╭─ PAGE TEXT
Approaching ERP in a highly distributed organization

The Story

Moravia is a leading globalization solution provider, enabling companies in the technology and life sciences industries and global brands to enter international markets with high quality multilingual products. Moravia maintains global headquarters in the Czech Republic and North American headquarters in California, with local offices and production centers in Japan, China, Latin America, Ireland, USA and throughout Europe. After a phase of strong growth Moravia had outgrown its core business applications and had to look for an enterprise-grade ERP system to ensure business continuity. The challenges were comprehensive and diverse:

  • Needs: How to find a solution that meets the diverse and often contradictory needs of stakeholders from Executive Board, Service Delivery Management, Finance & Controlling, IT and HR?
  • Scale: How to find a solution that can handle not just today’s but also tomorrow’s high volume of micro-transactions across customers and vendors?
  • Legacy: How to find a solution that fits into the existing application ecosystem of the company that had grown widely over the past years?
  • People: How to deal with fears within the organization due to past failed attempts of introducing a new ERP solution – how to get people on board again?
╰─
PROBLEM TO SOLVE -> Copy the passage from the ERP case study starting at "Approaching ERP in" and ending at "Controlling, IT and HR?". The entries that follow are not needed for anything here.
╭─ INFORMATION SHOWN
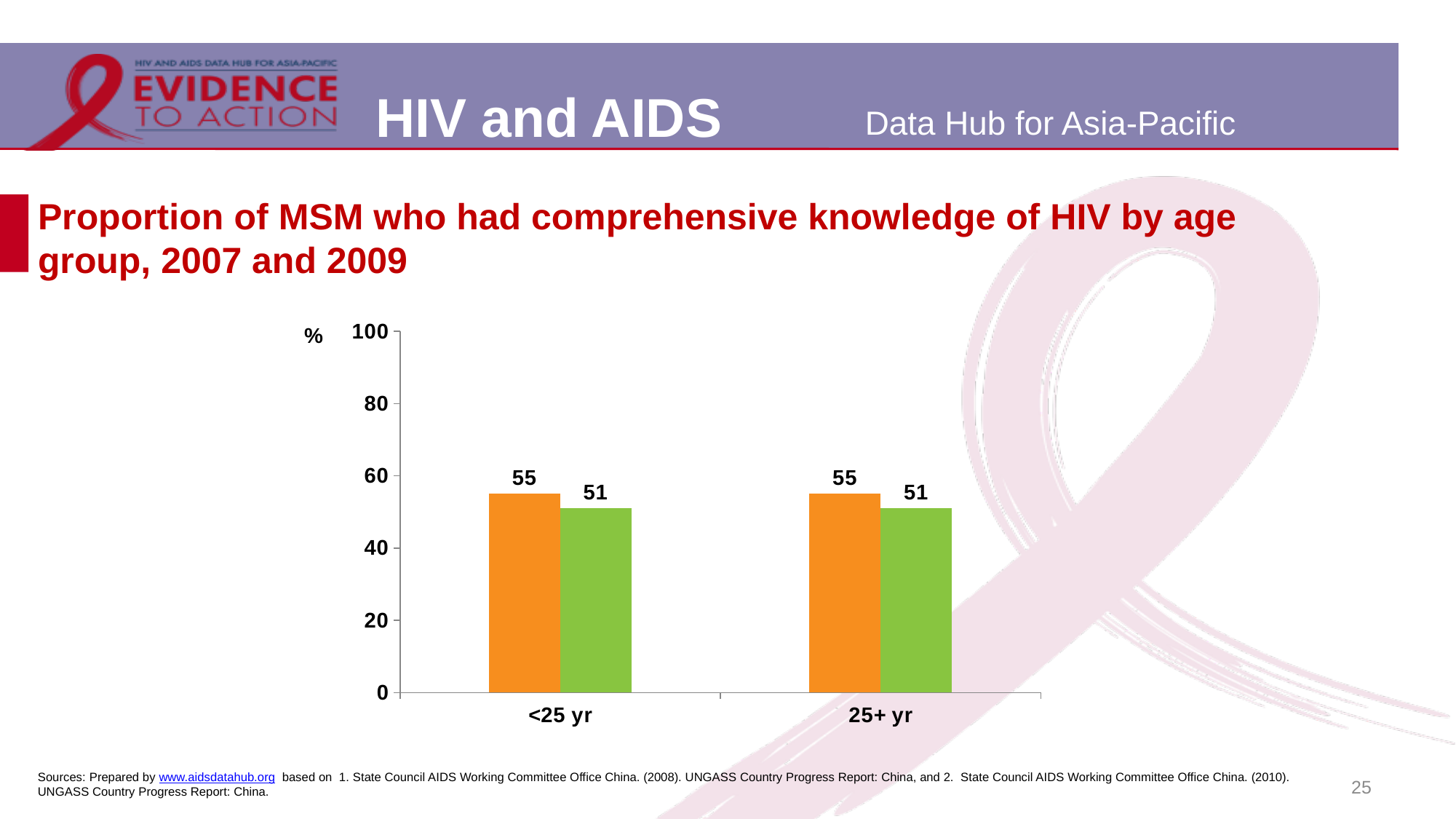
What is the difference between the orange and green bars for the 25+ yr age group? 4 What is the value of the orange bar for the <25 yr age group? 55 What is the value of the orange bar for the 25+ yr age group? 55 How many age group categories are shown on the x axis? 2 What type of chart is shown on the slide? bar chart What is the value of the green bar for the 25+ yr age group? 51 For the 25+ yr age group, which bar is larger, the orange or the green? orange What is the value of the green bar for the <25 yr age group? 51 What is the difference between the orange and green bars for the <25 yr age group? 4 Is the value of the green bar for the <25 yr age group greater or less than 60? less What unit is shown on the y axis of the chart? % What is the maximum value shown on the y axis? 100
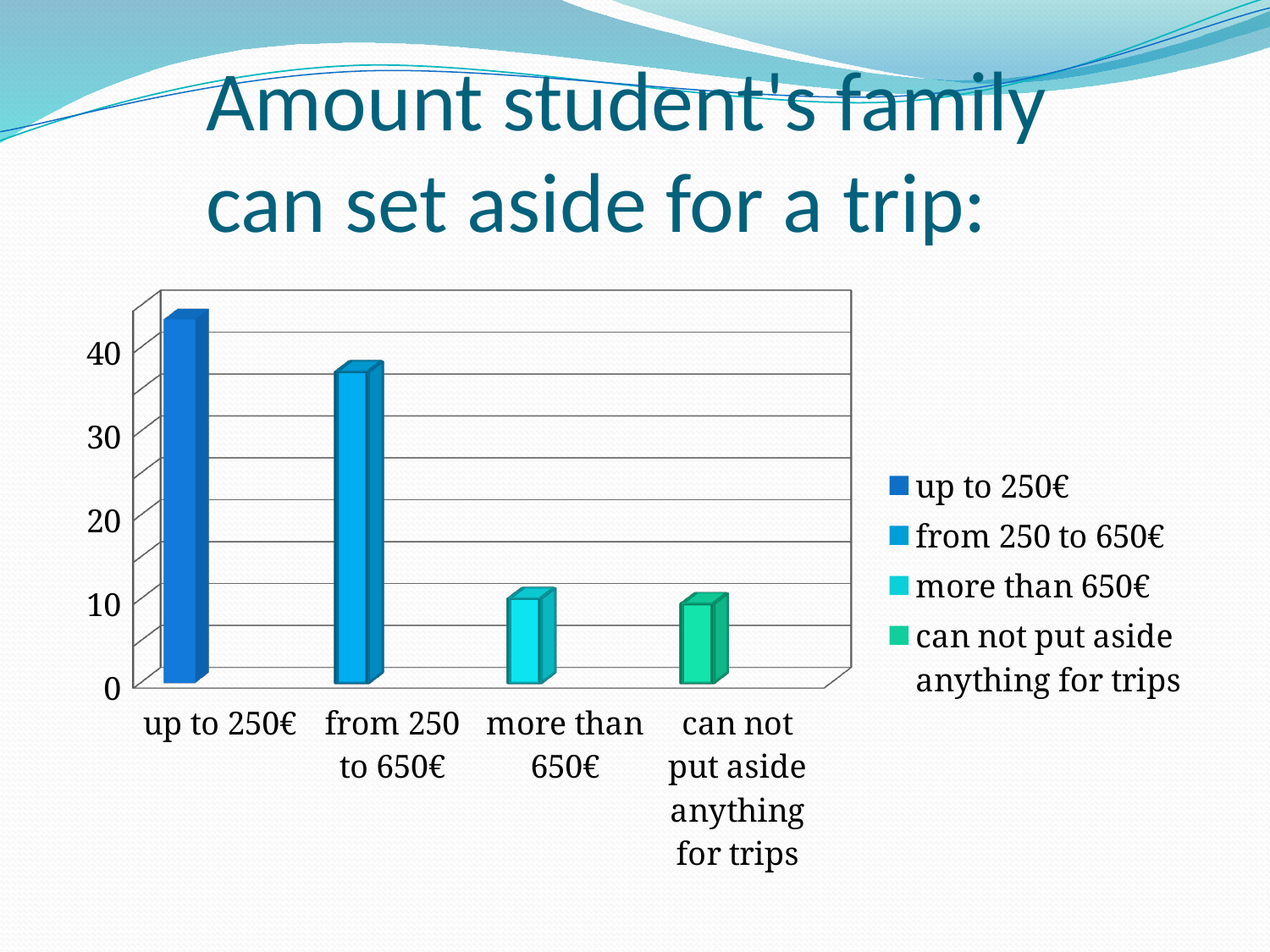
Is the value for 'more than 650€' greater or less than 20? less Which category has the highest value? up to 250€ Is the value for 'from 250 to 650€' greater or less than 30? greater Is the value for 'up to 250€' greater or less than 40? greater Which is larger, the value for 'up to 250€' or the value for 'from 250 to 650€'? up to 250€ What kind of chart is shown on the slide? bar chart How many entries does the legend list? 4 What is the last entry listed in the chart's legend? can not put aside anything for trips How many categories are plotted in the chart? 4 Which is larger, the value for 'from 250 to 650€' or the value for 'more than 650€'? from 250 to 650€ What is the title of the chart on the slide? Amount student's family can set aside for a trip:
╰─
╭─ INFORMATION SHOWN
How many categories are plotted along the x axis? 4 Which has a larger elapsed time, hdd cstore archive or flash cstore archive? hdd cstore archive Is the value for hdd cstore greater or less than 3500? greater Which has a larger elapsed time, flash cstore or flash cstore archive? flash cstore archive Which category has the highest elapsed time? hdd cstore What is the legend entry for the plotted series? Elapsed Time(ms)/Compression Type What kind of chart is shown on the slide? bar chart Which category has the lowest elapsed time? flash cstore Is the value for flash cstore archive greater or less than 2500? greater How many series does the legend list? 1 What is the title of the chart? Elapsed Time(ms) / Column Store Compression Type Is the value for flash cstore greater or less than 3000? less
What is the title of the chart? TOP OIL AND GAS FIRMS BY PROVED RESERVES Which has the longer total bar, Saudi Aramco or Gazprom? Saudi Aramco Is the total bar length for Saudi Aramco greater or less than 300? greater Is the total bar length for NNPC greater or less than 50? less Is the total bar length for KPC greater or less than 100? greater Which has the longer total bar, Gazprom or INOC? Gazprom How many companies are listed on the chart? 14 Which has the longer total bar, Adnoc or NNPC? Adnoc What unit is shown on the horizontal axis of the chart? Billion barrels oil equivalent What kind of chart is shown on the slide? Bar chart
╰─
WRITTEN REPLY ->
Approaching ERP in a highly distributed organization

The Story

Moravia is a leading globalization solution provider, enabling companies in the technology and life sciences industries and global brands to enter international markets with high quality multilingual products. Moravia maintains global headquarters in the Czech Republic and North American headquarters in California, with local offices and production centers in Japan, China, Latin America, Ireland, USA and throughout Europe. After a phase of strong growth Moravia had outgrown its core business applications and had to look for an enterprise-grade ERP system to ensure business continuity. The challenges were comprehensive and diverse:

  • Needs: How to find a solution that meets the diverse and often contradictory needs of stakeholders from Executive Board, Service Delivery Management, Finance & Controlling, IT and HR?